VM Metrics (preview)
Introduction
Game developers sometimes need access to system level metrics (CPU/RAM/etc.) for the Virtual Machines that are created as part of their Builds. These metrics can provide unique insights to the game developer during the development of their multiplayer game server. Given these metrics, a game developer can make informed decision about utilizing VM resources.
Performance metrics can support various development scenarios:
- Using CPU and memory utilization data to measure the resource needs of multiplayer servers, so game developer can properly calculate the optimal number of game servers on a specific Virtual Machine SKU (type)
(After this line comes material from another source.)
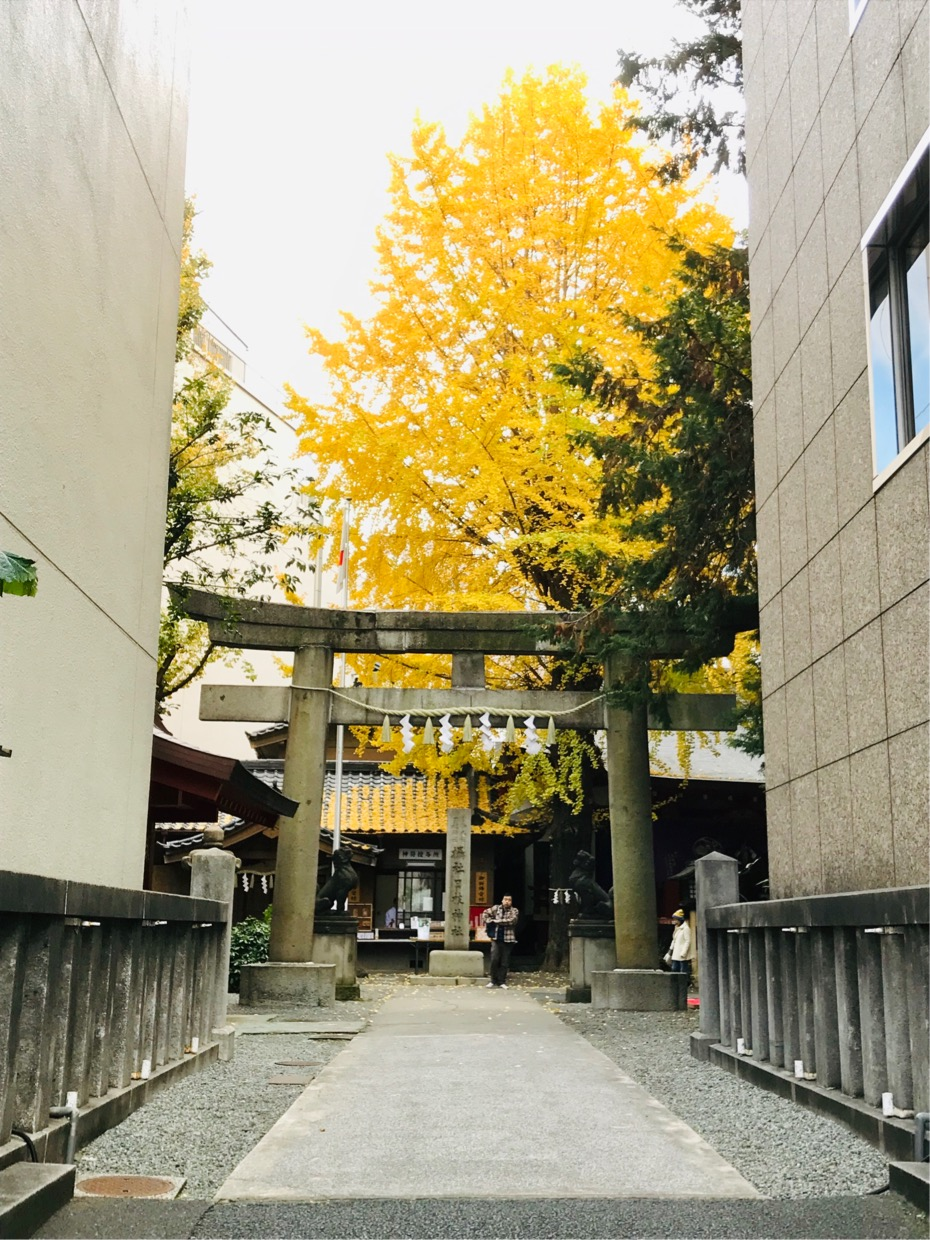 Does ... Sanno resting place for a portable shrine Nihonbashi Bridge Hie-jinja Shrine - 0 0 luck to hold its breath in gold of valley of building improve? Three selections of Shinto shrines where golden gingko nut wins
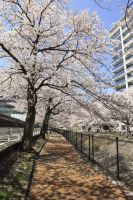 Tama Center Blossoms by Phoenixinthesky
- Using network counters to detect an irregular network environment, such as attempted DDoS attacks or other network congestion
PlayFab Multiplayer Servers service supports a limited number of system metrics via the VM Metrics (preview) feature.
Important
This feature is currently experimental and offered as a preview. This means that parts of it can change at any time. We are significantly iterating on the experience and asking customers for feedback.
Usage
VM metrics for a Build can be enabled in two ways, depending on how a Build is created:
- Using Game Manager, you can enable the "Virtual machine metrics preview" checkbox on the "New Build" Game Manager page.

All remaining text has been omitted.